The Château de Cons-la-Grandville is a castle situated in the commune of Cons-la-Grandville in the French département of Meurthe-et-Moselle.

==Description==
The castle represents in a single building an architectural synthesis from the Romanesque to the Classical periods.

The first castle on the site was built at the end of the 11th century for Dudon de Cons. It was rebuilt before 1248 for Jacques de Cons: a round tower and part of the curtain wall remain from this period.

The present castle is built on the remains of the medieval castle, on a rocky promontory surrounded by the village and wooded hills. It was rebuilt for Martin de Custine using Pierre de Jaumont, a yellow limestone during the Renaissance, starting in 1572 (the north face has windows dated 1572, 1573, 1574, 1575).

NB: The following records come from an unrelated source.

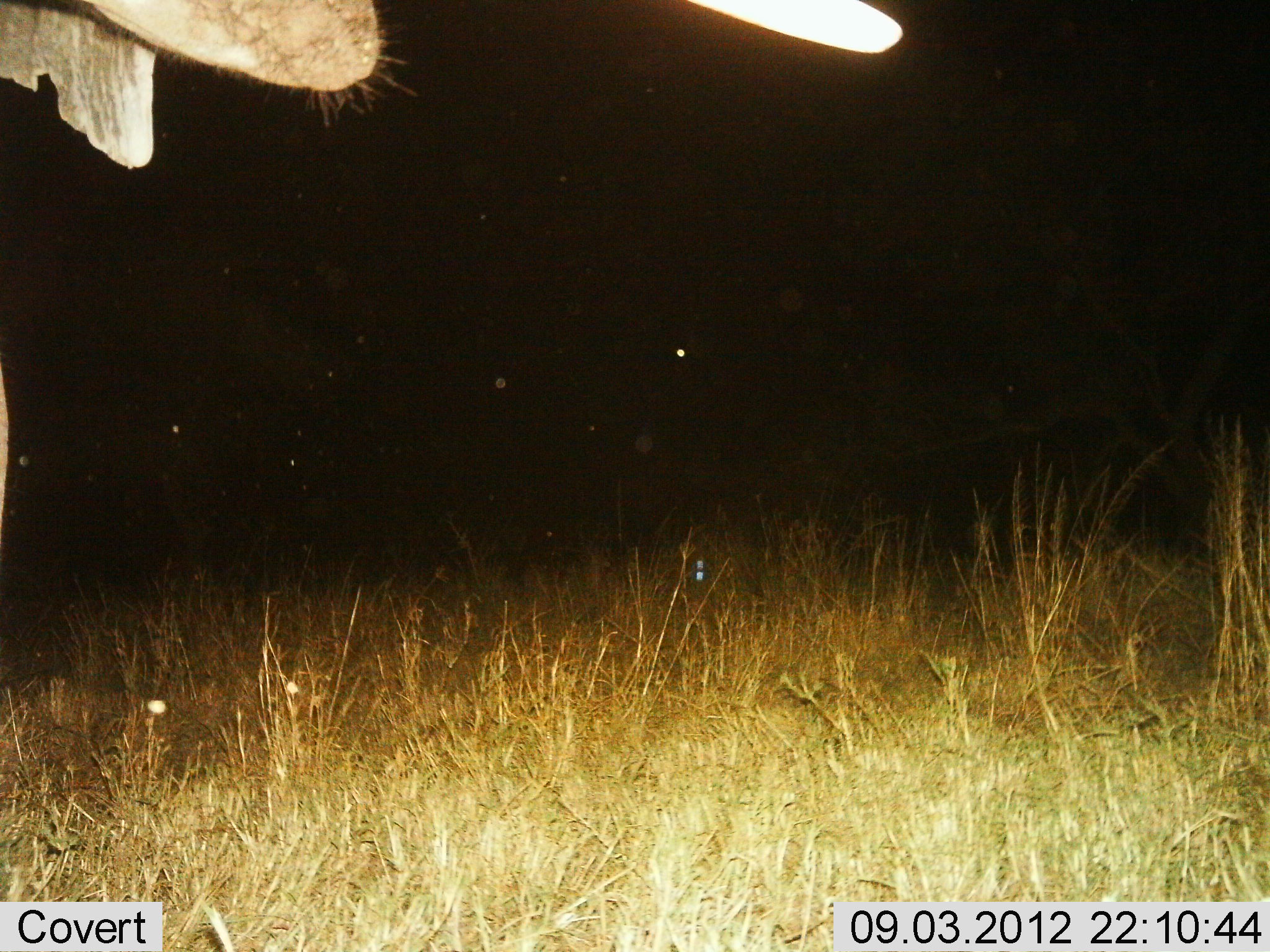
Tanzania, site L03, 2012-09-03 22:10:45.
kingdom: Animalia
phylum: Chordata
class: Mammalia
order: Proboscidea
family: Elephantidae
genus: Loxodonta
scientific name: Loxodonta africana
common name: african bush elephant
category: elephant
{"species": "elephant (african bush elephant) (Loxodonta africana)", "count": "1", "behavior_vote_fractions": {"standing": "90%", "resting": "0%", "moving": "10%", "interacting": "0%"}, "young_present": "0%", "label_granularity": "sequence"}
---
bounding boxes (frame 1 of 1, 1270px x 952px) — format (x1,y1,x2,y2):
animal: (0,0,903,540)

The castle was partly reconstructed in the Classical style after the Thirty Years War. The north face was restored again in 1688 (the dates on the 9th and 10th windows provide evidence for this). Further rebuilding and modification took place in 1717, the 1730s and at the end of the 19th century.

The complex is completed with an 18th-century barn with rich woodwork in oak as well as a garden.

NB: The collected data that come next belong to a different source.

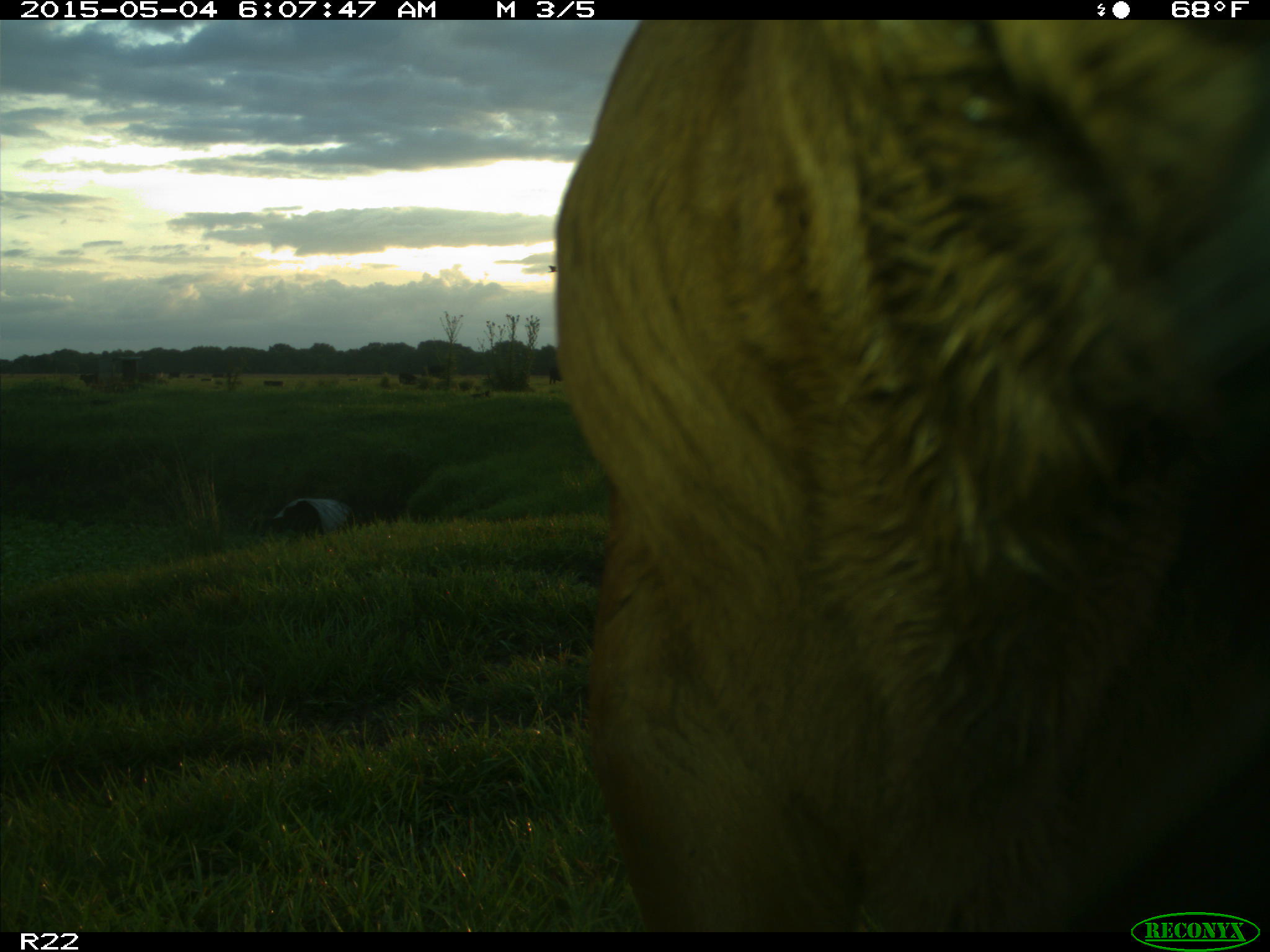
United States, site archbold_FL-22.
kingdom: Animalia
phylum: Chordata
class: Mammalia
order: Artiodactyla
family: Bovidae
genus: Bos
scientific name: Bos taurus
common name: domestic cow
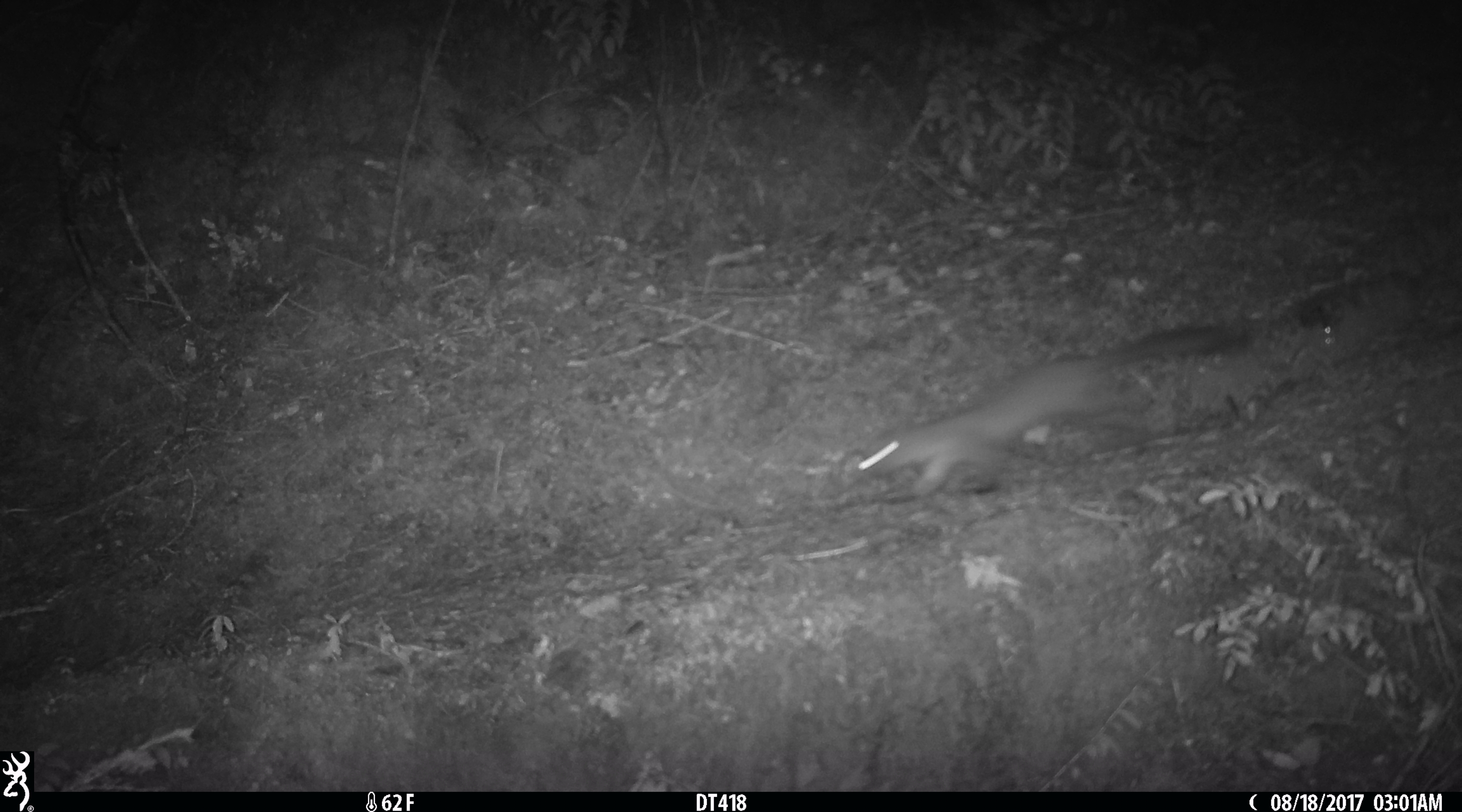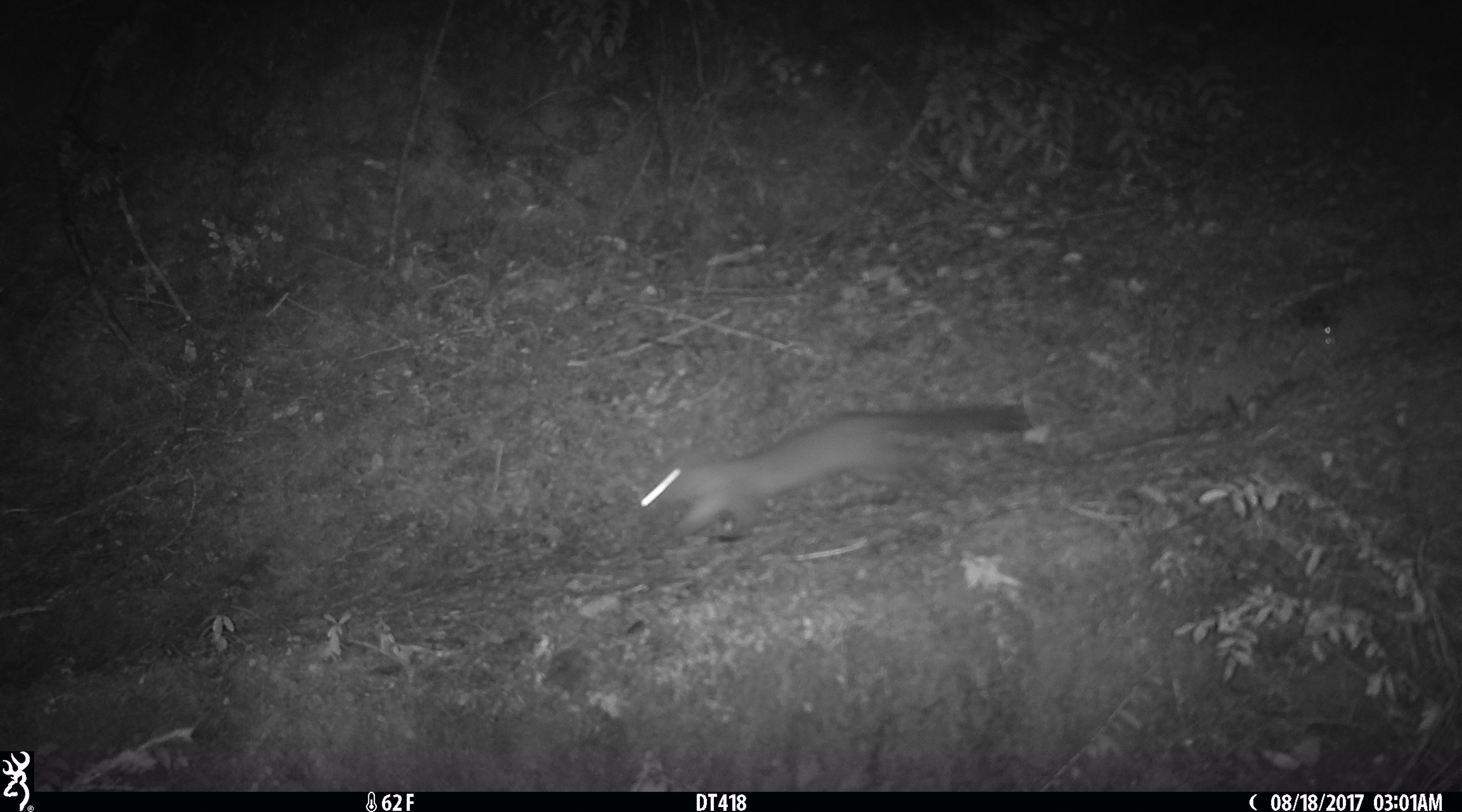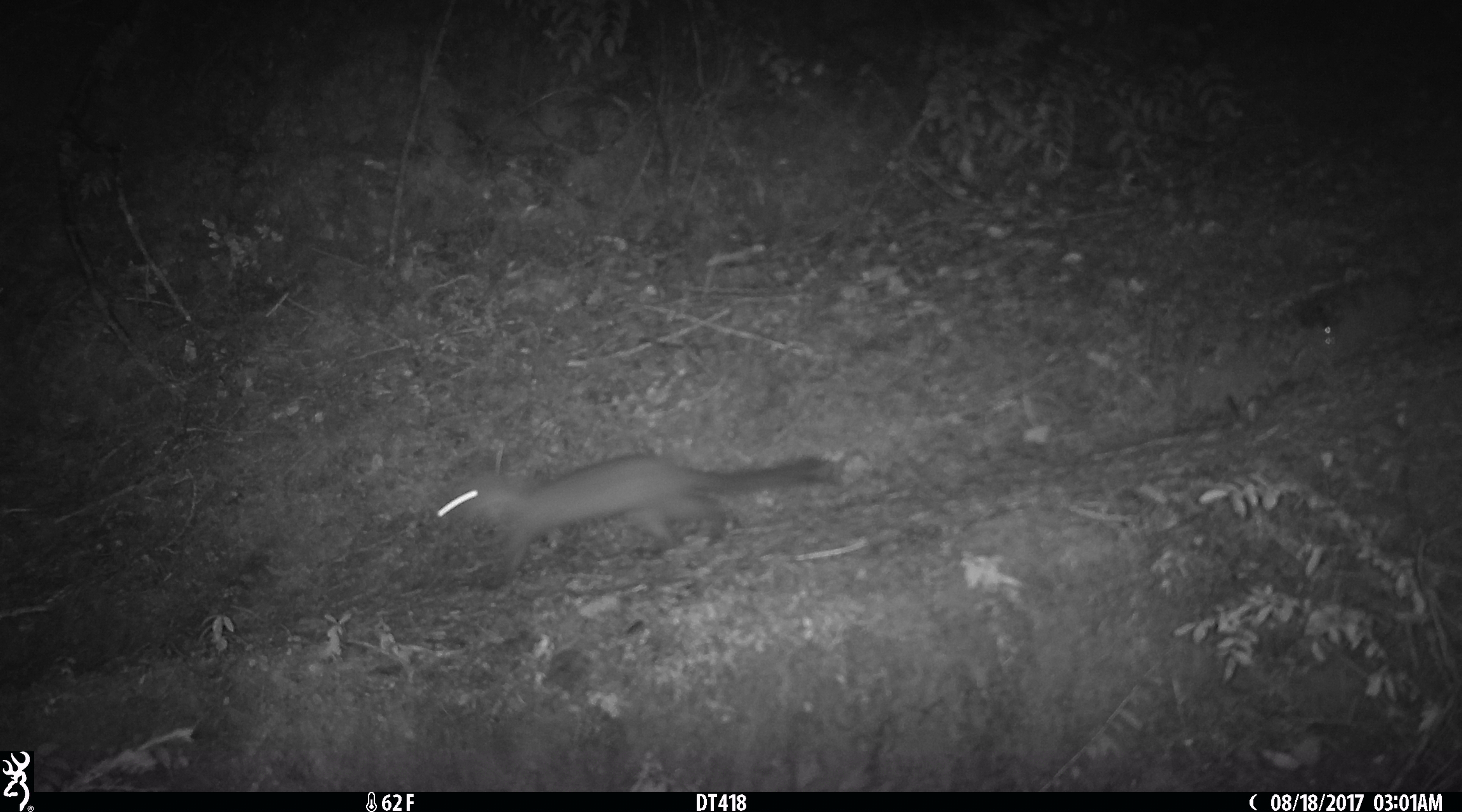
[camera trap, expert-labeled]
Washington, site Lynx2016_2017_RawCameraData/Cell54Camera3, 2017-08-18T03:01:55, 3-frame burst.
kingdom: Animalia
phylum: Chordata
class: Mammalia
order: Carnivora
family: Mustelidae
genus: Martes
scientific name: Martes americana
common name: american marten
Martes americana (american marten). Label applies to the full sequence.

At the side of the castle is a Benedictine priory, reconstructed in the Classical period but built on a Romanesque style crypt from the 11th century, whose vaults are decorated with gothic frescoes dating from the 14th century.

Open to the public, the castle and its grounds have been restored since 1984. It was added to the inventory of national monuments (monument historique) in 1947 and has been classified since 1987.